- [Set of tasks]:
A – In the NCAI piece, what weather event caused reservation schools in the Northern Plains to close?
B – Reproduce the NCAI piece from "As a science" up to and including "to ignore them.".

- [Page excerpt]:

▬▬▬▬▬▬▬▬▬▬

Who Does NCAI Represent?
This past Thursday, Jefferson Keel, President of the National Congress of American Indians, delivered the 11th Annual State of the Indian Nations Address.
Mr. Keel gave a standard political speech. I’m sure it appeased wealthy tribes and mainstreamed Natives. However, I found myself asking what Indian country the NCAI represents, because I hardly recognized the one he described.
Yes, Indian country is strong- thanks to the tenacity and fortitude of our people. Still, that strength should not mitigate the dire straits some tribes still find themselves in, nor is it an excuse not to posit real solutions for the most serious issues we face.
In the Northern Plains, there was a blizzard last week. Reservation schools closed, but reopened their doors as soon as possible. When discussing the reasoning behind opening schools despite bad weather, an administrator said a major motivation for keeping their doors open is because they know that for some of the children, the meals they get at school will be the only nutritious food they get all day.
That is the reality for many Native families, especially those living on reservations. While it’s terrific that Mr. Keel’s tribe contributes billions of dollars to their local economy, there are thousands of Natives in this country who are struggling just to survive —and it’s not that they aren’t trying to do better. There are still a lot of barriers preventing Natives from escaping poverty. Unemployment remains to be a major factor, and those who are able to find work often do so for pennies.
As a science instructor at a tribal college I witnessed my students’ struggle to find transportation and childcare on the reservation. A number of times I gave students rides to and from class myself. I also allowed single parents to hold their infants during lecture. There’s housing shortages too. When my husband and I first got married, we lived with his Uncle, in a two bedroom house, along with eight other relatives. Our living situation was common, and still is. Indian country is also in the midst of a diabetes epidemic. For many Natives, healthcare is sorely inadequate. The Native population is growing, so these problems will only get worse if we choose to ignore them.

▬▬▬▬▬▬▬▬▬▬

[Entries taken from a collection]
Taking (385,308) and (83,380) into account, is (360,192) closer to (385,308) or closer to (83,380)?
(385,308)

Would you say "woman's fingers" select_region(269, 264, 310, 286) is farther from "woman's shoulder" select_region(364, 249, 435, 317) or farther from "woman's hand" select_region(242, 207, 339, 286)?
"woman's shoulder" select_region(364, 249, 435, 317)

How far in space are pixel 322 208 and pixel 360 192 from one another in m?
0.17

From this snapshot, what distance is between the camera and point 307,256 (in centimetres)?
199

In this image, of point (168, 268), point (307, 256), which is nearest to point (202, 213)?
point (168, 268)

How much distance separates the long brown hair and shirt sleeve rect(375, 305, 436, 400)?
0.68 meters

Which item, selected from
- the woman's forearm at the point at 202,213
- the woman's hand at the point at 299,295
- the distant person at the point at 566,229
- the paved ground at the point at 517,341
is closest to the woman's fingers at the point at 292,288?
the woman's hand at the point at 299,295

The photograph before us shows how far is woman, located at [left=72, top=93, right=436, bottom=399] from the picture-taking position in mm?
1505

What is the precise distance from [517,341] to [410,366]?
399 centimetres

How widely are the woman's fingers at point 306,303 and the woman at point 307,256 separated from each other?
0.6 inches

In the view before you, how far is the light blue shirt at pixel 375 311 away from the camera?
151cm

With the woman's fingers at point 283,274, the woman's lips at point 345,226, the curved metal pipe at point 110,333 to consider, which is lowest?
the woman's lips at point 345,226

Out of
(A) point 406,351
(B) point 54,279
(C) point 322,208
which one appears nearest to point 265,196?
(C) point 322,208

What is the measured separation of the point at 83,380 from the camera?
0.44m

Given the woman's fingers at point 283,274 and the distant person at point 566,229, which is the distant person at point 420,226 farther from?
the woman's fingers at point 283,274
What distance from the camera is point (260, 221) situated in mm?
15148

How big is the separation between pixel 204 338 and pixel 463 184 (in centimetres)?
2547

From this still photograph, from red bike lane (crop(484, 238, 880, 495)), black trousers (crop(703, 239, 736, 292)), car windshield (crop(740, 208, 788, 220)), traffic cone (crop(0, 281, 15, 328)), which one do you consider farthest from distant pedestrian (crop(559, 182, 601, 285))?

▬▬▬▬▬▬▬▬▬▬

- [Expected responses]:
A – A blizzard.

B –
As a science instructor at a tribal college I witnessed my students’ struggle to find transportation and childcare on the reservation. A number of times I gave students rides to and from class myself. I also allowed single parents to hold their infants during lecture. There’s housing shortages too. When my husband and I first got married, we lived with his Uncle, in a two bedroom house, along with eight other relatives. Our living situation was common, and still is. Indian country is also in the midst of a diabetes epidemic. For many Natives, healthcare is sorely inadequate. The Native population is growing, so these problems will only get worse if we choose to ignore them.